Karineler ve Karine Türleri
Karine kavramı genel olarak bilinmekte olduğu kabul
edilen bir olaydan veya olgudan bilinmeyen bir olayın veya olgunun varlığının
çıkarılması olarak kabul edilir[1].
Ancak etimolojik kökenden kaynaklanan bir nedenden (İsviçre ve Alman
hukuklarında kullanılan ‘Vermutung’ sözcüğünün dilimize
çevrilmesinden) ötürü bazı yerlerde varlığı bilinmeyen bir olgu veya olay
hakkında sonuç çıkarmamızı sağlayan bir işaret, belirti olarak tanımlanır[2].

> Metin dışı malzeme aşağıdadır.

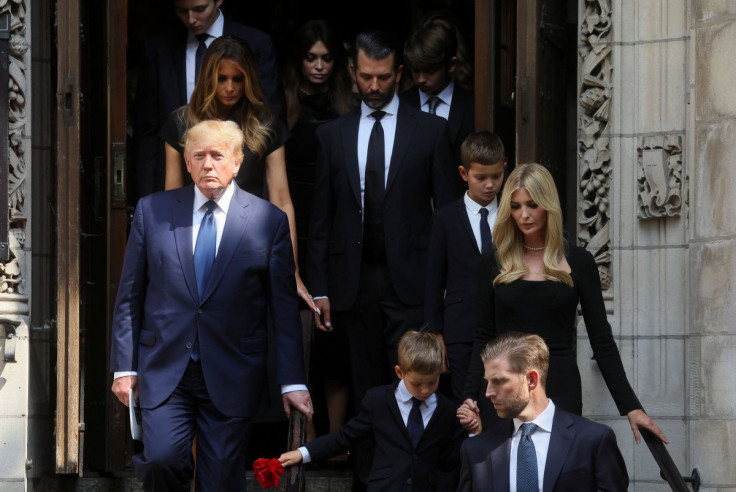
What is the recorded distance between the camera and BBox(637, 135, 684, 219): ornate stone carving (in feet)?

Bu farklılık kavramın hukuki anlamını etkilememekle birlikte, kavramın yapısı
ile ilgili değerlendirmeleri ve kavramın hukuk kurallarında kullanım biçimini
etkilemektedir.
Karine kavramı genel olarak ispat yükü açısından
önemlidir; zira 6100 sayılı Hukuk Muhakemeleri Kanununun 190. maddesi
uyarınca İspat yükü, kanunda özel bir düzenleme bulunmadıkça, iddia
edilen vakıaya bağlanan hukuki sonuçtan kendi lehine hak çıkaran tarafa aittir.
Kanuni bir karineye dayanan taraf, sadece karinenin temelini oluşturan vakıaya
ilişkin ispat yükü altındadır. Kanunda öngörülen istisnalar dışında, karşı
taraf, kanuni karinenin aksini ispat edebilir. Bu kanun incelendiğinde
karineye dayanan tarafın dayandığı olguyu ispatla yükümlü olmadığı yani ispat
yükünün ters çevrildiği kolayca anlaşılabilir. Ancak bu karineye dayanan taraf
karinenin maddi vakıayı ispat zorunluluğuyla karşı karşıyadır[3].
Karine Türleri
Karine, belli bir olaydan belli olmayan bir olaya dair
çıkarılan sonuç ya bizzat kanun tarafından çıkarılmıştır ya da yargıç
tarafından yorum yoluyla çıkarılır[4].
Böylece karineler kanuni karine ve fiili karine olarak ikiye ayrılır.
Kanuni Karineler
Kanuni karineler olay karineleri ve hak karineleri
olarak ikiye ayrılır. Olay karineleri var olduğu kesin olarak belli bir olaydan
var olduğu belli olmayan başka bir olayın çıkarılmasında söz konusu olur[5].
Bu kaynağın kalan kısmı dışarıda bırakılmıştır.